If You Want to Believe in Yourself, First You Need to Fail (A Conversation With Neil Young)
During a conference at the Slamdance Film Festival, Neil Young defended the idea of failure as a catalyzer for self-belief.
During recent decades the idea of “success” has become one of the most solid pillars of the dominant social narrative. Nearly always from en economic point of view, “being successful in life” is a desired goal but which is clearly defined within the coordinates of property and wealth.
In that context, “failure” therefore appears as an abhorrent option, a reality that is to be avoided at all costs and with all the possible resources.

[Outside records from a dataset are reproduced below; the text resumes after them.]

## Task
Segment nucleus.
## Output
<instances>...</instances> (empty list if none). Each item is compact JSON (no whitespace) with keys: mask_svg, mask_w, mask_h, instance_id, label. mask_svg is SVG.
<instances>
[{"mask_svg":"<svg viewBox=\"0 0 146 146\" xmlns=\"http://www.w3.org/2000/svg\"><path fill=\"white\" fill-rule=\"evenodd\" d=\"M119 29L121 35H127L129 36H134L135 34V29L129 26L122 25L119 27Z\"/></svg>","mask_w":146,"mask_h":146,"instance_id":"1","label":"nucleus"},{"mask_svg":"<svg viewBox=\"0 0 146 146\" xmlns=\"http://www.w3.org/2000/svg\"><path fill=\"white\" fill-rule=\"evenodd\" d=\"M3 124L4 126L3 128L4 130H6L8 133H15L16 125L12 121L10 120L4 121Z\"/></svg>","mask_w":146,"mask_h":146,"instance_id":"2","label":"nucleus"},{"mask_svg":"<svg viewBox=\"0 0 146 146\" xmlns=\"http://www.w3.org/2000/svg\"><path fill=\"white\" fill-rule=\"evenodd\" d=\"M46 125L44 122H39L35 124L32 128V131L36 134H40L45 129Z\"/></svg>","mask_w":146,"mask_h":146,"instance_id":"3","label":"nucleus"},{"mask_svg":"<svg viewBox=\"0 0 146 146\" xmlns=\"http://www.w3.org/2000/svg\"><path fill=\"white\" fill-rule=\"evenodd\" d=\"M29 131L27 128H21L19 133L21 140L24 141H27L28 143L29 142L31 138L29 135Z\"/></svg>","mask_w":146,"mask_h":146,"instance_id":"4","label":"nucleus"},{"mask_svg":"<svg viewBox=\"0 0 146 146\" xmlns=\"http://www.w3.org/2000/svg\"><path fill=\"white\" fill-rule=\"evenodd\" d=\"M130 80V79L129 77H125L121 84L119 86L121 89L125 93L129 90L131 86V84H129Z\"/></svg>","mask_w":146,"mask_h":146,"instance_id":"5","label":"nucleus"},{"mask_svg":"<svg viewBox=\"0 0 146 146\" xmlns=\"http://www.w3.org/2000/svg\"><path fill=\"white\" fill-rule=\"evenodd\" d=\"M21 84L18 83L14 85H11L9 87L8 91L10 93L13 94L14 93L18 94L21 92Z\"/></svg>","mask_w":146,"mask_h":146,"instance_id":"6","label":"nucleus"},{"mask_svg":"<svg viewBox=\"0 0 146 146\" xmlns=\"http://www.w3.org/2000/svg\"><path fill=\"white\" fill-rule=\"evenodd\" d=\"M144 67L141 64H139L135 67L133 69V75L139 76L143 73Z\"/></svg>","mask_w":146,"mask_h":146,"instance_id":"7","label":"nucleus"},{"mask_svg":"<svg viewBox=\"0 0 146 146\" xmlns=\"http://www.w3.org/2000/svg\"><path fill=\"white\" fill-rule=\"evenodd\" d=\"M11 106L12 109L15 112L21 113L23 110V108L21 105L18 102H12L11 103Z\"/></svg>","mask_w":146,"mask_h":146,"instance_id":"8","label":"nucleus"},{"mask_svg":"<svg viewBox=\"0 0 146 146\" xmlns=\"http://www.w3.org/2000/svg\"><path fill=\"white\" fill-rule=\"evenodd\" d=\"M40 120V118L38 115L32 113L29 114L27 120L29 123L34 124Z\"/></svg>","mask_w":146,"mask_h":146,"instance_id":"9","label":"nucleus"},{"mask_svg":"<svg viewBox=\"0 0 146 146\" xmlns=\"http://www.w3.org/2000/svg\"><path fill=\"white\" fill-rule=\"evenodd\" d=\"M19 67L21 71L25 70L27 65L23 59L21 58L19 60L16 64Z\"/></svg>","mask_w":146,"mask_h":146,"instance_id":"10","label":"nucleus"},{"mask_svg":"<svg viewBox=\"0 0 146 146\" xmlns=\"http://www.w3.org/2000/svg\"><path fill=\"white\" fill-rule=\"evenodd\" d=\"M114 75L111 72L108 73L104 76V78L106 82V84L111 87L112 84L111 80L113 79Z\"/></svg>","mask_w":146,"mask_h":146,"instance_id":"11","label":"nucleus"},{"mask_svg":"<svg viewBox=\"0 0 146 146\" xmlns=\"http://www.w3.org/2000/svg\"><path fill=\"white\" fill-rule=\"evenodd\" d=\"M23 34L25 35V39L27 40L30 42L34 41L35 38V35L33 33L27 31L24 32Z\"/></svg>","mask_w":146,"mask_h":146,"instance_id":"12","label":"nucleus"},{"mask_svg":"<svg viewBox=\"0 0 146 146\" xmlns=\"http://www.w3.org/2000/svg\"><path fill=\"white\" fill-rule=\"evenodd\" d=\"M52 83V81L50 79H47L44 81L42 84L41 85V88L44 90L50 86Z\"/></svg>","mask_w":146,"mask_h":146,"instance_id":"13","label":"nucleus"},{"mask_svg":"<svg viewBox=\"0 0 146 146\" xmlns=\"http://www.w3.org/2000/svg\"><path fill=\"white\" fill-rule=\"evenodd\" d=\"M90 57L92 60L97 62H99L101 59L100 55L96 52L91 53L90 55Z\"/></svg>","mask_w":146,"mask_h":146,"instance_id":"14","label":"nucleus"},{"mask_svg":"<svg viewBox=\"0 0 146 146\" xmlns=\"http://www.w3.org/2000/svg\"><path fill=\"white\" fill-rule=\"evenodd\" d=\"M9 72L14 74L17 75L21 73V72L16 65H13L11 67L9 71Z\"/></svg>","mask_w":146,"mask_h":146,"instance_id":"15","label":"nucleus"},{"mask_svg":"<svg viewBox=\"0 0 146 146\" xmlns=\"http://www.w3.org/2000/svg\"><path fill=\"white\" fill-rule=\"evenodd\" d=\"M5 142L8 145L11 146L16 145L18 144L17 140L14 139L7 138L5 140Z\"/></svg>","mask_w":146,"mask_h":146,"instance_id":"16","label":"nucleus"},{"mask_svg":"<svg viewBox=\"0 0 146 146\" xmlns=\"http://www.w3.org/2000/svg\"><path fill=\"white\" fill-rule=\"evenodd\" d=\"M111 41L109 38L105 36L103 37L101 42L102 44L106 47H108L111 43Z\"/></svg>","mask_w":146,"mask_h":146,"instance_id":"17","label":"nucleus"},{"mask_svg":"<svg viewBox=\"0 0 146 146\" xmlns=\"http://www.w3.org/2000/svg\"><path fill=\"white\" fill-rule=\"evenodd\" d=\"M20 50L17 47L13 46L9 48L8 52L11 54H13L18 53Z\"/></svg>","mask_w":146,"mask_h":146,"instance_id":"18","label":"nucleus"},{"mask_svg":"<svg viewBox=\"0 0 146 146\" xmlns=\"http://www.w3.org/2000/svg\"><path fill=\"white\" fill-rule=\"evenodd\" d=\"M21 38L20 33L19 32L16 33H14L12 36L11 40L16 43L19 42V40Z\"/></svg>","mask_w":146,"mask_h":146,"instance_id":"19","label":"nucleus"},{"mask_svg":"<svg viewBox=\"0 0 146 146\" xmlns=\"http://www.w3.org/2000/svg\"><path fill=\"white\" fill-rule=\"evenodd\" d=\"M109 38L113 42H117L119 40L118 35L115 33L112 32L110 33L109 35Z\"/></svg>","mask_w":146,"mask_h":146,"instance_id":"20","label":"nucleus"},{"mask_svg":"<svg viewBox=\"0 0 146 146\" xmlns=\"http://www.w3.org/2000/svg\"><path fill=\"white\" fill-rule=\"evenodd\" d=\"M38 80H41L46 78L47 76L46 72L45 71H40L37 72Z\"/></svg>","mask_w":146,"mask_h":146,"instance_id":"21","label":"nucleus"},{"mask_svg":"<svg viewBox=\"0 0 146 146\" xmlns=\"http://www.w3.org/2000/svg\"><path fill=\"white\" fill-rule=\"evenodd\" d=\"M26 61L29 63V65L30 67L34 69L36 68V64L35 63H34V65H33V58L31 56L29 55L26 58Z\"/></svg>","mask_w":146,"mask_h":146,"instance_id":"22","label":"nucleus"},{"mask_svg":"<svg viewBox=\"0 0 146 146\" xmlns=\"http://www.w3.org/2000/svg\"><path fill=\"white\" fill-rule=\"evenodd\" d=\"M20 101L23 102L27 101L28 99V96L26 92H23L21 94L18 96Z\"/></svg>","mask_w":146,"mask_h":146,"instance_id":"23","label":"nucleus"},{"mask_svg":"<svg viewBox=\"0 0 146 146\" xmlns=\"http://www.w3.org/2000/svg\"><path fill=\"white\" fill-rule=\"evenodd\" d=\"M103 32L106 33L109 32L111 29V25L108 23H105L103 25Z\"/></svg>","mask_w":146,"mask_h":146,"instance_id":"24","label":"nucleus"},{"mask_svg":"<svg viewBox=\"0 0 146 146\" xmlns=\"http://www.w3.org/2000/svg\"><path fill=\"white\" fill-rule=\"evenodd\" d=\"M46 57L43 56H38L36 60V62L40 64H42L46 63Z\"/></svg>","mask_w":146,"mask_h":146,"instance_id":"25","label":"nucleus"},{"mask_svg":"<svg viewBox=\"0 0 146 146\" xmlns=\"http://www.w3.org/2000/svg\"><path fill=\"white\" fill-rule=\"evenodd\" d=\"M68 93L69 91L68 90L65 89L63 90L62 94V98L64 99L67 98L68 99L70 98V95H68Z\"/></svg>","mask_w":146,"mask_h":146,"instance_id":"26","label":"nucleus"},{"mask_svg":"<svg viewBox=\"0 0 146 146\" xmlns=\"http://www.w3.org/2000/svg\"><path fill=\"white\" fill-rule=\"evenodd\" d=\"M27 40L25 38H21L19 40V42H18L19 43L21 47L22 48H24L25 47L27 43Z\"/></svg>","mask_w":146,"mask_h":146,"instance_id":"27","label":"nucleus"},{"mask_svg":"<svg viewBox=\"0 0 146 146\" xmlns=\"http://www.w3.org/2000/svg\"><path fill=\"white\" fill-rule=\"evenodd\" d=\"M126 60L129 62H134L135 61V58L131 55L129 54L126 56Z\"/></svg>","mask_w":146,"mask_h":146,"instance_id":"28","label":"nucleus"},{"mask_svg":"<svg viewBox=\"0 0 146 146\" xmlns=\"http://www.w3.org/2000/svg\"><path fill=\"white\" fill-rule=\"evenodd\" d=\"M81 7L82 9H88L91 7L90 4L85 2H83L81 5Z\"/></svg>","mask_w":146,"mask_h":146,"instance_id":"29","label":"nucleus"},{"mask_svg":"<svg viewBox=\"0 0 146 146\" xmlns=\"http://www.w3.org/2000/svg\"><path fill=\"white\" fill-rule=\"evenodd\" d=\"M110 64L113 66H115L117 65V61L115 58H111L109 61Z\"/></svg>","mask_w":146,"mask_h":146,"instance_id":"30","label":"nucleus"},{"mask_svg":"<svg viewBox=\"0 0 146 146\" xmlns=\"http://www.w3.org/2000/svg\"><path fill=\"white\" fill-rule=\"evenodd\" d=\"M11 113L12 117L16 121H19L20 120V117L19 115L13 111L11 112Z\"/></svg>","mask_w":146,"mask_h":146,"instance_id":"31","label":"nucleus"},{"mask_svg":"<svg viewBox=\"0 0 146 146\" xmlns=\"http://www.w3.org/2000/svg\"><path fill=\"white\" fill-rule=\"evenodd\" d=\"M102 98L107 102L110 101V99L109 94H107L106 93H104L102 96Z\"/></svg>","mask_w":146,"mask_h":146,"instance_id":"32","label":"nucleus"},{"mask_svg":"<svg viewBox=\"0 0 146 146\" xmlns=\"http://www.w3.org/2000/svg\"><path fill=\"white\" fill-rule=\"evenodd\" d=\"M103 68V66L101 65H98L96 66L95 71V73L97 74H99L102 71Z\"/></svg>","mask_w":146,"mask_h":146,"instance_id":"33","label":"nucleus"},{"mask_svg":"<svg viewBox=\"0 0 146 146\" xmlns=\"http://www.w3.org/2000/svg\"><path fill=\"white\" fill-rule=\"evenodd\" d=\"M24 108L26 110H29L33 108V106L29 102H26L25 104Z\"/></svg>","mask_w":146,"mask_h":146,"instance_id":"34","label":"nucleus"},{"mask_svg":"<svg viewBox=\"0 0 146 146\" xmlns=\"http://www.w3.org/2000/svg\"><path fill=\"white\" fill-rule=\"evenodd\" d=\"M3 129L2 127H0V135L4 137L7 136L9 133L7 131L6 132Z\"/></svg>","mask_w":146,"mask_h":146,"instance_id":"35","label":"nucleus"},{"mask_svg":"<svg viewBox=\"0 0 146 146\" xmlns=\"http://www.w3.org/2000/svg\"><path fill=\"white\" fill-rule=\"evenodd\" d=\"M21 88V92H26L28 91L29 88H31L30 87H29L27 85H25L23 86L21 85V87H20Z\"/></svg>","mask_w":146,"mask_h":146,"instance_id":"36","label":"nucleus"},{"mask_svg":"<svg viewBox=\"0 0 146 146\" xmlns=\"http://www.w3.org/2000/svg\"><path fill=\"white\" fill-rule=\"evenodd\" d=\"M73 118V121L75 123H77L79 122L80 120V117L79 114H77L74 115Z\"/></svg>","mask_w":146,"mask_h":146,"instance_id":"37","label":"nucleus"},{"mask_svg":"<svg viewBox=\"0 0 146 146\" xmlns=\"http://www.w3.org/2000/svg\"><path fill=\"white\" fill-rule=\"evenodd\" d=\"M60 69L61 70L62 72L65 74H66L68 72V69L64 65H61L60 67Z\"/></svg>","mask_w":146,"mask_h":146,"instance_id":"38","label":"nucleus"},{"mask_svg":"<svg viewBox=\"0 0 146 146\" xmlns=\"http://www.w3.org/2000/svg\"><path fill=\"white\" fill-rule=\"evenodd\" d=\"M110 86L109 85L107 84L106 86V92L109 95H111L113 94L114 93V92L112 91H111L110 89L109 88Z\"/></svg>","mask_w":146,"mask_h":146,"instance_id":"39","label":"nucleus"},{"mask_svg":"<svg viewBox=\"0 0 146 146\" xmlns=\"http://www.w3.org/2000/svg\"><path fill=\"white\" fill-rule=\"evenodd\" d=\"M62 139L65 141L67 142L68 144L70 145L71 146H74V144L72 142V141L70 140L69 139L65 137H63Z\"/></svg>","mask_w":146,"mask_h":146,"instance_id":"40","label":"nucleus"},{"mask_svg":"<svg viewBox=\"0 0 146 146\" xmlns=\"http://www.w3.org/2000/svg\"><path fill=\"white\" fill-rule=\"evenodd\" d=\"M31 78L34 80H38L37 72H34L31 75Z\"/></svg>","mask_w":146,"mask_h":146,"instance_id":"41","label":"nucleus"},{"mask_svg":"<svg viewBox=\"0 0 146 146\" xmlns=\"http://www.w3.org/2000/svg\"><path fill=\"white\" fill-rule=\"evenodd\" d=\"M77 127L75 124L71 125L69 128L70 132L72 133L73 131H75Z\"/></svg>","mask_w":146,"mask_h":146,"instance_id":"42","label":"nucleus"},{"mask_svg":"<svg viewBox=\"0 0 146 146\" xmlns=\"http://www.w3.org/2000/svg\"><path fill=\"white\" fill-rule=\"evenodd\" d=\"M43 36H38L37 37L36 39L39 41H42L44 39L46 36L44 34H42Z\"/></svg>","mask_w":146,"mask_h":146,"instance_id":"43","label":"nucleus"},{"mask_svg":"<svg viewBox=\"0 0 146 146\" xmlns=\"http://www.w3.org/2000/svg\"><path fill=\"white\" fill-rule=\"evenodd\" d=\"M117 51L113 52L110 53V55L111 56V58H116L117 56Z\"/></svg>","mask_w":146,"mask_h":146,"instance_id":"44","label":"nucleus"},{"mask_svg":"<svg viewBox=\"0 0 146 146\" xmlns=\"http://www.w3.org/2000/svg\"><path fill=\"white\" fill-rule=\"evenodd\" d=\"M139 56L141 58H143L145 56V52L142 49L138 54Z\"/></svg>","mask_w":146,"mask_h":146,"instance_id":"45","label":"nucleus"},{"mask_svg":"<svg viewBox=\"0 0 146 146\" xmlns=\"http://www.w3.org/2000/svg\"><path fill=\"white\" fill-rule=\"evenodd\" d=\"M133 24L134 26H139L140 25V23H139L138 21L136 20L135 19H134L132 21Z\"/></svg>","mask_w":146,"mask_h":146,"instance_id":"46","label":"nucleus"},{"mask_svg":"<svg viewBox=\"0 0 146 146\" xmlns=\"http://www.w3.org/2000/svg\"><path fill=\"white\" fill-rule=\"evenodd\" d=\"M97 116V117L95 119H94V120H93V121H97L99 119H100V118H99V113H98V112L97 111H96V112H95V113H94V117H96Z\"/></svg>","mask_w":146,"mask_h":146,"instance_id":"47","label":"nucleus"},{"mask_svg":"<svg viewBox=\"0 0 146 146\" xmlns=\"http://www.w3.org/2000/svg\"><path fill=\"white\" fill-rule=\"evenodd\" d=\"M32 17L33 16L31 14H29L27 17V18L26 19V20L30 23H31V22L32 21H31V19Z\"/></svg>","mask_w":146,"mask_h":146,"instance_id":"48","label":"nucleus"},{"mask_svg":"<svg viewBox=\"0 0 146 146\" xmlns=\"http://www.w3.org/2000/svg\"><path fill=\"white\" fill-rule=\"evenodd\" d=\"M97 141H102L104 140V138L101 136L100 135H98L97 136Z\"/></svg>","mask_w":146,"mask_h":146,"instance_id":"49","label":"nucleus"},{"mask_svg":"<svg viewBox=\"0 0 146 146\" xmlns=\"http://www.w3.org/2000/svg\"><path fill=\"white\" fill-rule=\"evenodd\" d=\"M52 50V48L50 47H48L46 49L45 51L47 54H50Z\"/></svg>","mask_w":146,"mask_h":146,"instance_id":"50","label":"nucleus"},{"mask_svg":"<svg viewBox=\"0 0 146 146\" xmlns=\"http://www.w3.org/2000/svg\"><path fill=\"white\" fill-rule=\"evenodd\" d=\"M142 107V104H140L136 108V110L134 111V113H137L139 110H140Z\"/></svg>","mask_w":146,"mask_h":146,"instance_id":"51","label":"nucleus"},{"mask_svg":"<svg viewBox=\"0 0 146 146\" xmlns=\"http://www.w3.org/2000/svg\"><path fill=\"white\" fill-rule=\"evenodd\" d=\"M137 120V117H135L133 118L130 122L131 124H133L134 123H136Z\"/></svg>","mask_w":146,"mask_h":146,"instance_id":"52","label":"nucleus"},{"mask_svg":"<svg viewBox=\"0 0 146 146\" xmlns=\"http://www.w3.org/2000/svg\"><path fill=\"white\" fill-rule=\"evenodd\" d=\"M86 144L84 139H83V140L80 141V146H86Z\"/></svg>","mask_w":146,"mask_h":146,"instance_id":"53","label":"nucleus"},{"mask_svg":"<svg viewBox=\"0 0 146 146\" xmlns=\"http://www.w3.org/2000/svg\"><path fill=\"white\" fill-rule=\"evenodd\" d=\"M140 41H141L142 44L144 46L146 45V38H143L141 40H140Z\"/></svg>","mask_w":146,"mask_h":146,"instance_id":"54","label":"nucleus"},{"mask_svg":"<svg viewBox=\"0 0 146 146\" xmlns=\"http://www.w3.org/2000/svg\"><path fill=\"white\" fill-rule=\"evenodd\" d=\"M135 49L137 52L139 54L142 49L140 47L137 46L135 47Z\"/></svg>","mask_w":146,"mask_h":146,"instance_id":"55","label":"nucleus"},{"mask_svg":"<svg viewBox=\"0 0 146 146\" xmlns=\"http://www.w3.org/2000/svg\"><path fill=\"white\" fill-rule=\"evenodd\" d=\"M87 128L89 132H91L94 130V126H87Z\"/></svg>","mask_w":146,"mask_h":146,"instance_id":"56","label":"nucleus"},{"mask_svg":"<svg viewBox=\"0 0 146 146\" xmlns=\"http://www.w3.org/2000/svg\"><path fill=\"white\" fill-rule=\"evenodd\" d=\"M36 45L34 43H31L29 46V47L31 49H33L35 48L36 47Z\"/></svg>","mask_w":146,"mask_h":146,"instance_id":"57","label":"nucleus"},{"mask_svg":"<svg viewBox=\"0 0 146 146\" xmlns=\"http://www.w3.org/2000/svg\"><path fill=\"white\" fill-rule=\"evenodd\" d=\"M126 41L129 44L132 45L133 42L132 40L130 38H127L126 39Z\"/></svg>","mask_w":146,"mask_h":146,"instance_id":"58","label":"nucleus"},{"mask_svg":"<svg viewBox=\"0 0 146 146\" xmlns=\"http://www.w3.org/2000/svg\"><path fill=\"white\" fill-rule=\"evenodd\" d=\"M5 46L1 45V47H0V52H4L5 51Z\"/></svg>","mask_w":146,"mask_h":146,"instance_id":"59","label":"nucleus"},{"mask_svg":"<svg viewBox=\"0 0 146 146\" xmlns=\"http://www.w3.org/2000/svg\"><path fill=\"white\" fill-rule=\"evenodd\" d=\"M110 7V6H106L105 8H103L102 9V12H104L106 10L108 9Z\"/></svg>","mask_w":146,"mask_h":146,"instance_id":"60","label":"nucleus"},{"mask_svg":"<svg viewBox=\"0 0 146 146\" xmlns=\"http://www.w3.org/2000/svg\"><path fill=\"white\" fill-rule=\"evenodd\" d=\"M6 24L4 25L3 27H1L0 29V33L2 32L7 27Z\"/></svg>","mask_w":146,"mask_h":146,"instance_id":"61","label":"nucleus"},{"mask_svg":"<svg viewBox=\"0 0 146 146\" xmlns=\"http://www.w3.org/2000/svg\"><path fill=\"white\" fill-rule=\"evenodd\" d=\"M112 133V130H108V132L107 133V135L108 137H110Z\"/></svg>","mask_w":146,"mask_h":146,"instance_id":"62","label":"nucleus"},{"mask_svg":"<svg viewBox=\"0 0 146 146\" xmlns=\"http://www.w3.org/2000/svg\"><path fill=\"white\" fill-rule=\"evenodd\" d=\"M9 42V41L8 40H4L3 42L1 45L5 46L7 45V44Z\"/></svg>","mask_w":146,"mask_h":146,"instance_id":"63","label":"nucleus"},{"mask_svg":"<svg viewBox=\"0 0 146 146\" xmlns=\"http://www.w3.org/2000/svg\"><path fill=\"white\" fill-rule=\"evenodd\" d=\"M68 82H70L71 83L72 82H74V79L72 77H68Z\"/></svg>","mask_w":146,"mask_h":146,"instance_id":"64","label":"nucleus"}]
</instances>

And if it should arise, it should then be denied and hidden, acting as if it never occurred.
However, both circumstances form part of life and, as a result, can occur at any time. At least once in our existence, we will also be successful in something and, at the same time, we will inevitably fail in something at least once. But the notion must be understood, in either case, according to our own individual context, and not within a narrative imposed from outside.
In 2012, as part of the Slamdance Film Festival, the singer-songwriter Neil Young hosted a talk with director Jonathan Demme (The Silence of the Lambs 1991; Philadelphia, 1993), a kind of ‘lecture’ in which Young spoke of the importance of failing in life.
The other thing you have to be willing to do and you have to really be able to embrace it and accept it and really welcome it into your life with open arms, a wide, wide vision, is failure. Be sure to welcome failure. Always say, ‘you’re okay with me, failure, come on,’ because then you have no fear, and if you have no fear and you believe in yourself and you only listen to yourself, you are number one, everything else is behind you, your name is on it. It’s your life, your film, everybody else be damned.
What is the difference between that notion of failure that Young defends and that of the hegemonic narrative? Why does the singer invite us to embrace the failures that others urge us to avoid?
It could be qualified as an existentialist position: the failures that Young talks about are those that are linked to our vital experiences, those pedagogical failures that teach us something about ourselves and our circumstances, and which in some way transform us because they make us see something about us that we had not acknowledged. And which has to do with the relationship between failure and fear, because failing also means realizing that we can move forward again.
In the face of the imperative of success and possession, living while knowing that it is possible and even necessary to experience failure signifies a dialectic of continuous acknowledgment that makes our existence more authentic, more our own.